*Data in this exercise*:
- - - -
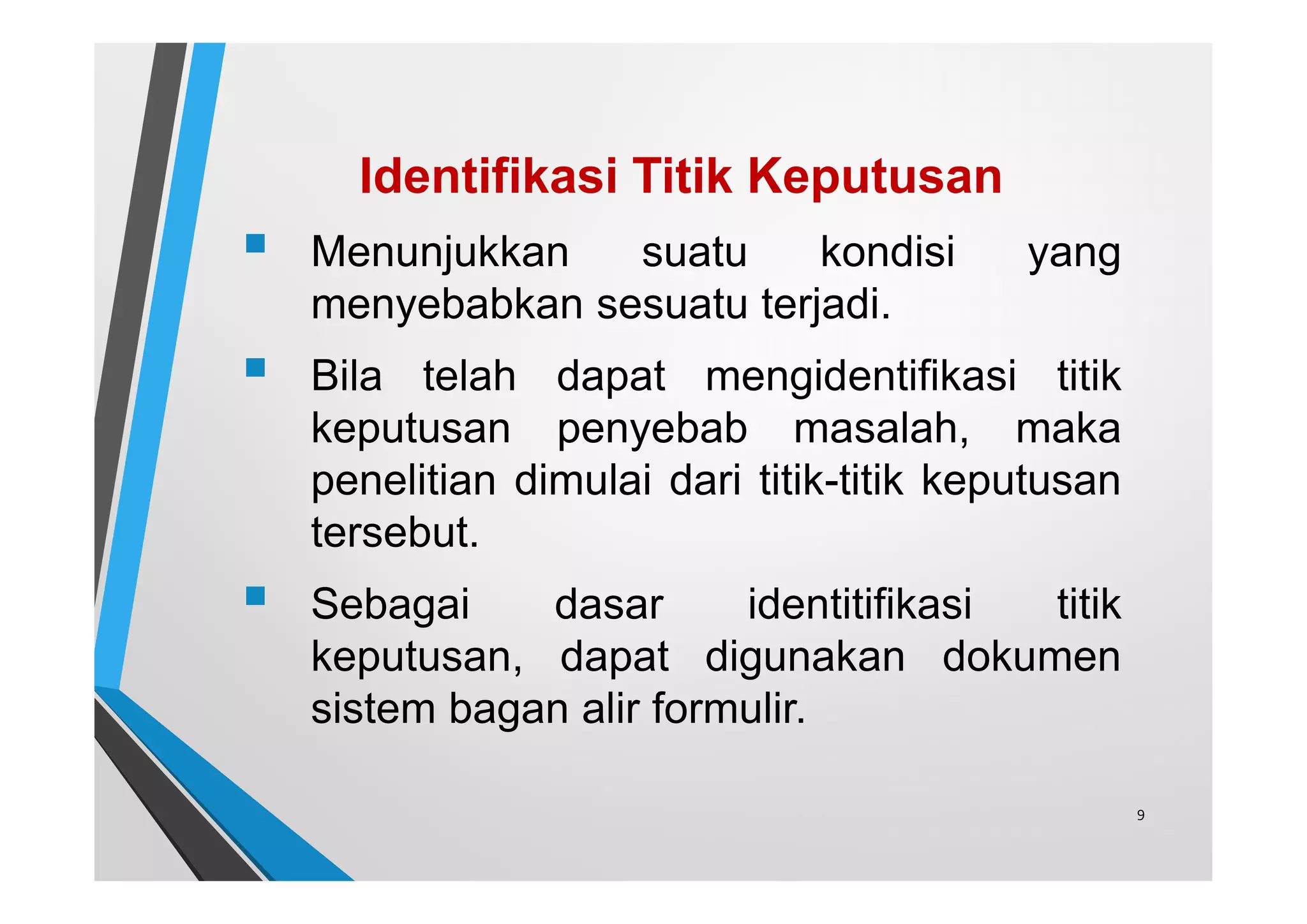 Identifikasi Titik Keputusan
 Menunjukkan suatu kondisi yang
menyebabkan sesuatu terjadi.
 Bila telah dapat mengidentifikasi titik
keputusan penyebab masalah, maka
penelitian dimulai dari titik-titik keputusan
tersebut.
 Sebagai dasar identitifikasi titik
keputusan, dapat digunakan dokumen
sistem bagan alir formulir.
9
- - - -
*Required work*: Your answer should be a single number: how many lines in the listing above contain "dapat"?

*Solution to this exercise*: 2